I was more suspicious of the realisation that the two subjects I highlighted as my weak areas - Sports & Sciences - in Big Capital Letters on my contestant application form were frontloaded in both of my Series 2 shows.

That's right: stuck up front. One in the driver's seat and the other riding shotgun. Now why was that? But as it was in the relatively unimportant bit of the show, the "pick me an Eggy" part, the one that takes up 30-35 minutes of the running time, there is no need to be too suspicious and start delineating intricate, spidery conspiracy matrices.

And, in hindsight, it was unbelievably foolish to moan about sports and the sciences being my Achilles heels - in writing! and in my interview! Like I did last year! - and therefore give me and them a long enough rope to string myself up. Even if sport isn't actually one of my weakest subjects anymore. Though when they ask me sodding horse racing betting questions, then yeah, I'm stitched up like a helpless, naive kipper.

As for "A1" and "but-and-ben". Well. Well. Well. well well well. If that kind of Brit-centric factage is the stuff that Eggheads are made of, then I am an absolutely F... [JUMP CUT] But such arcane gubbins was to be expected. It's (a kind of) Eggheads, remember.

Anyway, I'd just like to say that my opponents Gill Woon and Dave Clark were lovely people, as well as highly skilled quiz players (they have done far, far better on Mastermind than my sorry Caribbean-leaning self), and that we were more united in terror of the show, the lights, the etc (not the Eggheads though), than enmity with each other.
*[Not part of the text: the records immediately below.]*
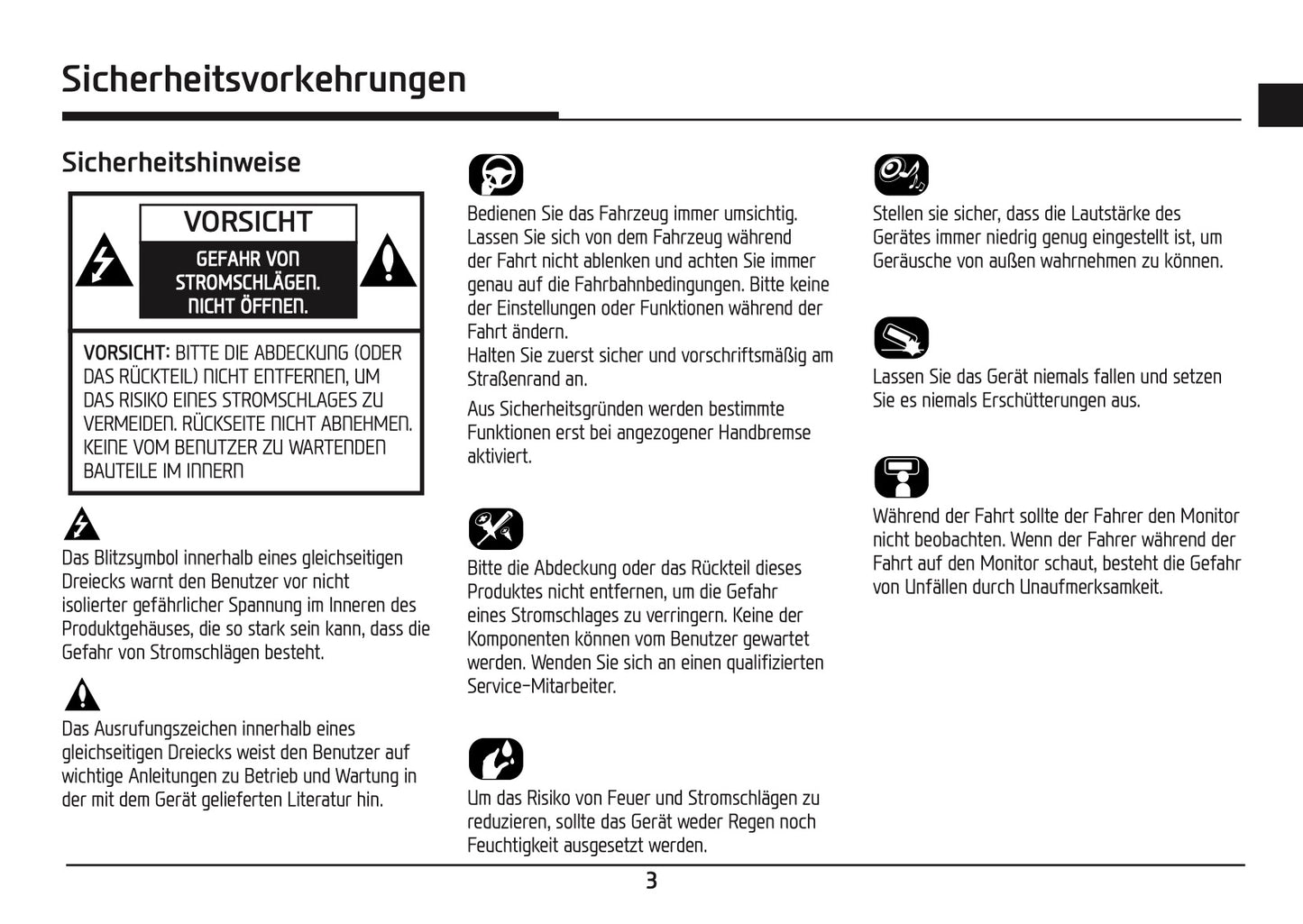 Sicherheitsvorkehrungen

Sicherheitshinweise

VORSICHT
GEFAHR VON STROMSCHLÄGEN. NICHT ÖFFNEN.

VORSICHT: BITTE DIE ABDECKUNG (ODER DAS RÜCKTEIL) NICHT ENTFERNEN, UM DAS RISIKO EINES STROMSCHLAGES ZU VERMEIDEN. RÜCKSEITE NICHT ABNEHMEN. KEINE VOM BENUTZER ZU WARTENDEN BAUTEILE IM INNERN

Das Blitzsymbol innerhalb eines gleichseitigen Dreiecks warnt den Benutzer vor nicht isolierter gefährlicher Spannung im Inneren des Produktgehäuses, die so stark sein kann, dass die Gefahr von Stromschlägen besteht.

Das Ausrufungszeichen innerhalb eines gleichseitigen Dreiecks weist den Benutzer auf wichtige Anleitungen zu Betrieb und Wartung in der mit dem Gerät gelieferten Literatur hin.

Bedienen Sie das Fahrzeug immer umsichtig. Lassen Sie sich von dem Fahrzeug während der Fahrt nicht ablenken und achten Sie immer genau auf die Fahrbahnbedingungen. Bitte keine der Einstellungen oder Funktionen während der Fahrt ändern.
Halten Sie zuerst sicher und vorschriftsmäßig am Straßenrand an.

Aus Sicherheitsgründen werden bestimmte Funktionen erst bei angezogener Handbremse aktiviert.

Bitte die Abdeckung oder das Rückteil dieses Produktes nicht entfernen, um die Gefahr eines Stromschlages zu verringern. Keine der Komponenten können vom Benutzer gewartet werden. Wenden Sie sich an einen qualifizierten Service-Mitarbeiter.

Um das Risiko von Feuer und Stromschlägen zu reduzieren, sollte das Gerät weder Regen noch Feuchtigkeit ausgesetzt werden.

Stellen sie sicher, dass die Lautstärke des Gerätes immer niedrig genug eingestellt ist, um Geräusche von außen wahrnehmen zu können.

Lassen Sie das Gerät niemals fallen und setzen Sie es niemals Erschütterungen aus.

Während der Fahrt sollte der Fahrer den Monitor nicht beobachten. Wenn der Fahrer während der Fahrt auf den Monitor schaut, besteht die Gefahr von Unfällen durch Unaufmerksamkeit.

3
Or so I thought - DUM-DUM-DAHHHH!

Masoquizm III this Saturday: As man-lady cool-assed-gun-cannon-toting Vasquez said in Aliens: "Let's ROCK!!!" (oh, I will fall, and the landing will hurt, unless ... unless I start rabidly reading thousands of my NAQT/ACF questions right now. Insanity rising; taking me over)

*Talking of which, the "new" Battlestar Galactica TV movie - The Plan - does chow down on big steroid-boosted bull balls. So very disappointing. I can only imagine the extent of my disappointment had I paid to viddy it, rather than utilise the piratical side of the interwebway.

1 Comments:

Blogger Will Jones said...

Gavin only got 5, so now you're top.